Hadja Lahbib
Et à part ça, Hadja Lahbib? Les réfugiés, la coiffure de Boris et Arno (chronique)
Comment saisir la réalité des plus de cinq millions d’Ukrainiens qui ont quitté leur pays?
Et à part ça? Plus de cinq millions de réfugiés ukrainiens ont quitté leur pays depuis l’invasion russe, 5,2 millions à l’heure où j’écris ces lignes, peut-être plus encore le temps d’imprimer ce magazine. Comment saisir la réalité de cette statistique? Lui donner sa pleine mesure de souffrance, d’errance, de folie, d’injustice… Imaginer la Belgique se vider de la moitié de ses habitants. Séparer aveuglément des femmes, des enfants et des hommes. Laisser les uns sur place en enfer, emmener les autres sur une terre étrangère, très étrangère… Et pourquoi pas le Rwanda? C’est le plan « audacieux et novateur », selon les termes de la ministre de l’Intérieur britannique, pour lutter contre l’arrivée de migrants par la Manche. On ne sait pas encore grand-chose de ce plan qui a soulevé une vive désapprobation des milieux ecclésiastiques, l’archevêque de Canterbury allant jusqu’à qualifier d’impies ces mesures qui visent à refouler à six mille kilomètres de la Grande-Bretagne les migrants, quelle que soit leur origine, arrivés illégalement dans le royaume.

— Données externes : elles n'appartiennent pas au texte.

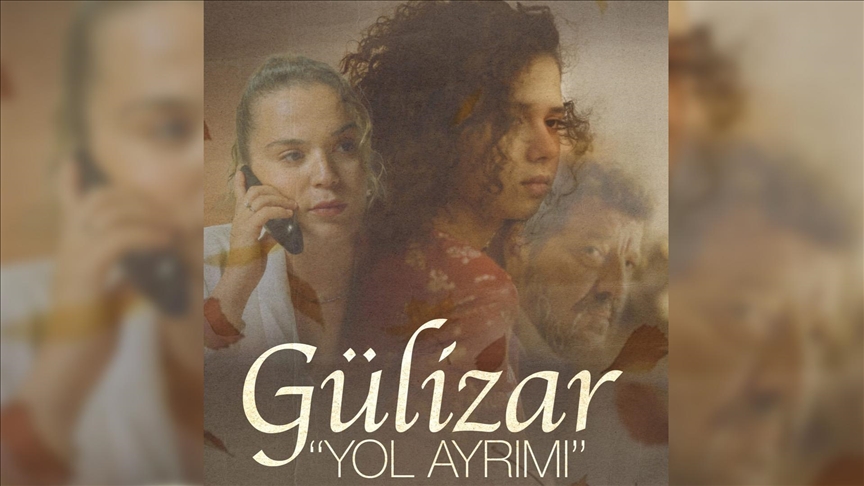 "GÜLİZAR YOL AYRIMI" VİZYONA GİRİYOR!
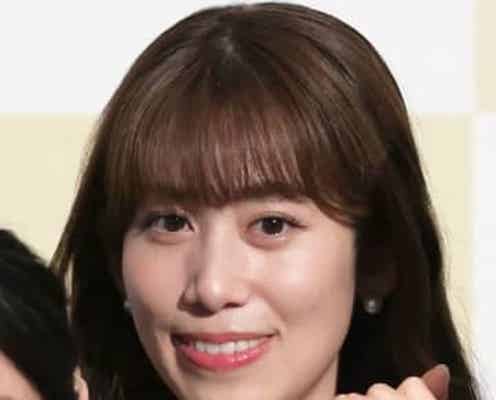 元NHK中川安奈アナ 大学時代「バニーガール」コスで六本木 「流暢英語」で明かす「発音さすが」「完全ネイティブ」驚きの声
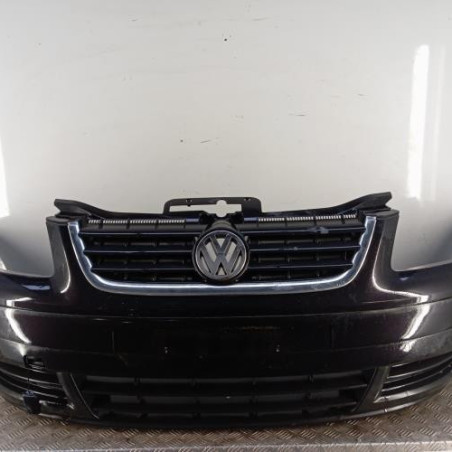Pare choc avant VOLKSWAGEN TOURAN 1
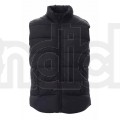 Gilet Memory nero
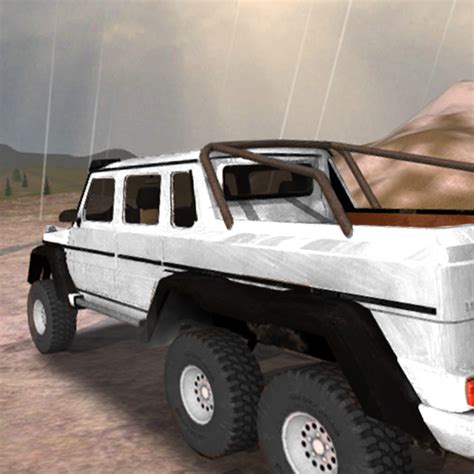 6x6 Offroad Truck Driving - Apps on Google Play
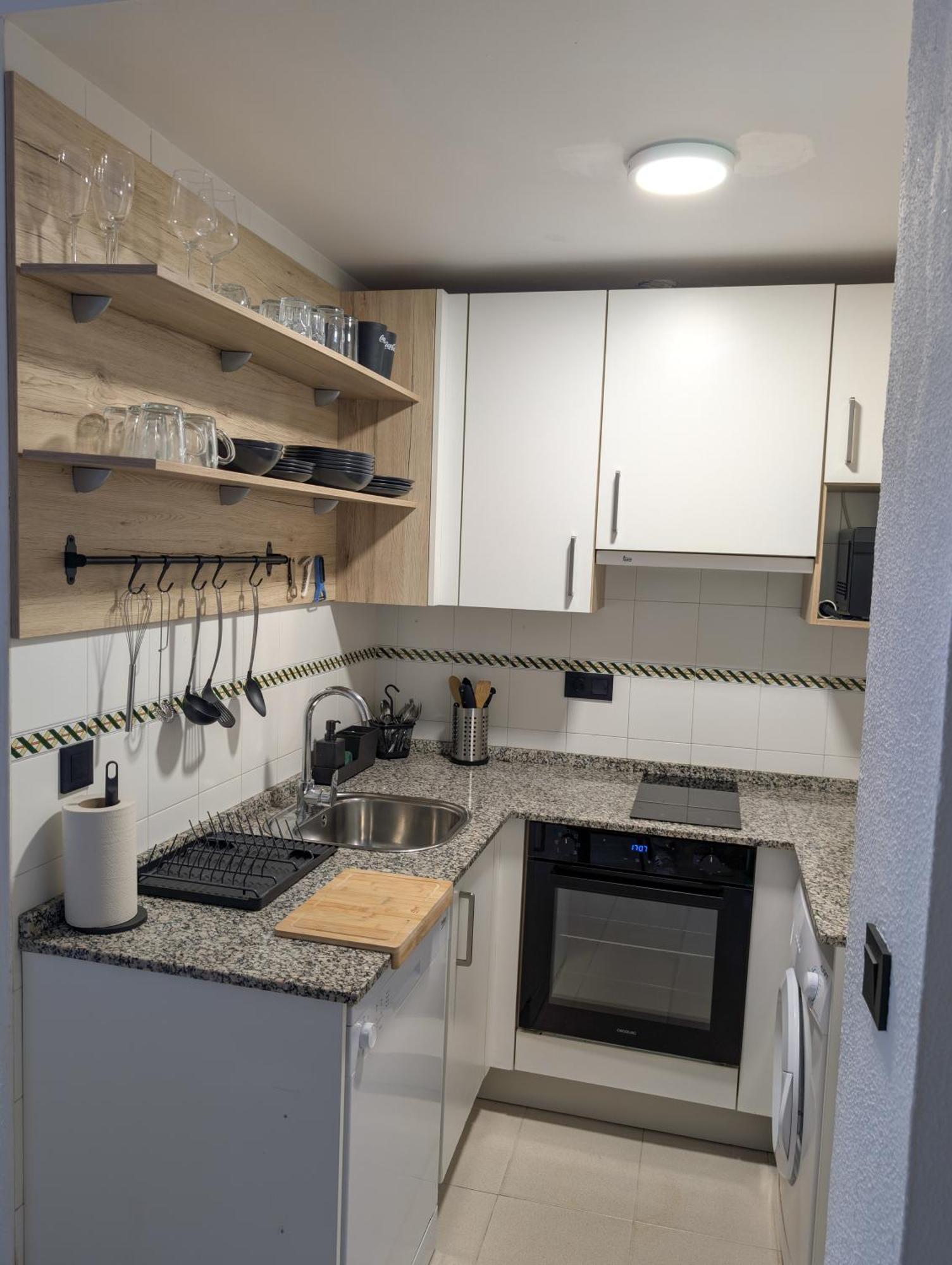 Escapadas Romanticas Gavira Apartamento ロタ エクステリア 写真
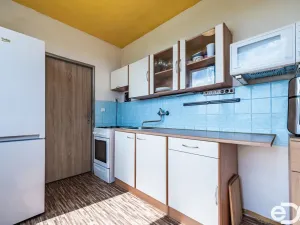 Prodej bytu 1+1, Mladá Boleslav, Jana Palacha, 43 m2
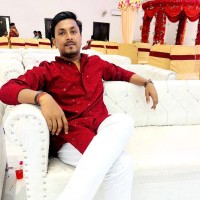 Saurabh Kumar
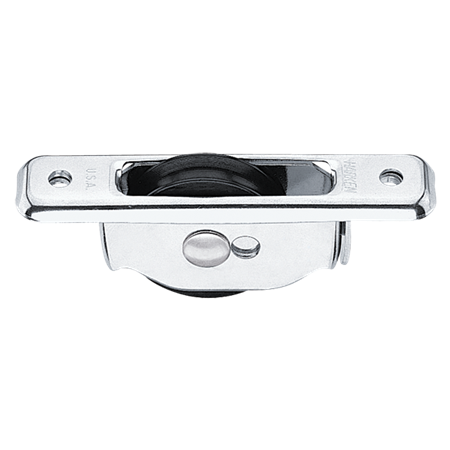 Harken 38mm Wire Through-Deck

L’ idée pourrait même séduire d’autres pays, dont le Danemark, selon Londres, qui a déjà versé quelque 144 millions pour financer le dispositif.
Dans cette histoire, tout est surprenant. Les migrants que l’on déporterait à des milliers de kilomètres en vertu d’accords entre deux Etats contre monnaie sonnante et trébuchante, un peu à l’instar des déchets dangereux envoyés par les pays riches afin qu’ils soient traités dans les pays en voie de développement.
Le choix du Rwanda, alors que l’année dernière le Premier ministre britannique pointait du doigt le pays pour son manque de respect des droits civiques et les atteintes à la liberté de la presse. Aujourd’hui, le même Boris Johnson qualifie le Rwanda de « pays le plus sûr au monde, internationalement reconnu pour son accueil et son intégration des migrants ».
Pas sûr que les opposants qui fuient le Rwanda et craignent pour leur vie, même quand ils sont à l’étranger, soient de cet avis. Ce qui semble certain, c’est que la désapprobation par rapport à ce projet qualifié de solution du XXIe siècle au problème migratoire gagne du terrain. Les syndicats préviennent qu’une rébellion parmi les fonctionnaires de l’Intérieur, outrés par ces mesures jugées contraires aux droits humains, n’est pas à exclure. Il leur a été répondu que le devoir du fonctionnaire était de mettre en oeuvre les politiques du gouvernement, y compris celles qui sèment la discorde, ou de partir.
Partir! Fuir les règles absurdes comme on fuit la guerre, la faim, la misère… Ou contraindre Boris à aller chez le coiffeur. Car Arno, quand il ne composait pas des chansons qui nous rendaient fiers d’être Européens, disait que c’était sa coupe le problème du XXIe siècle, pas la migration. Tu nous manques, Arno.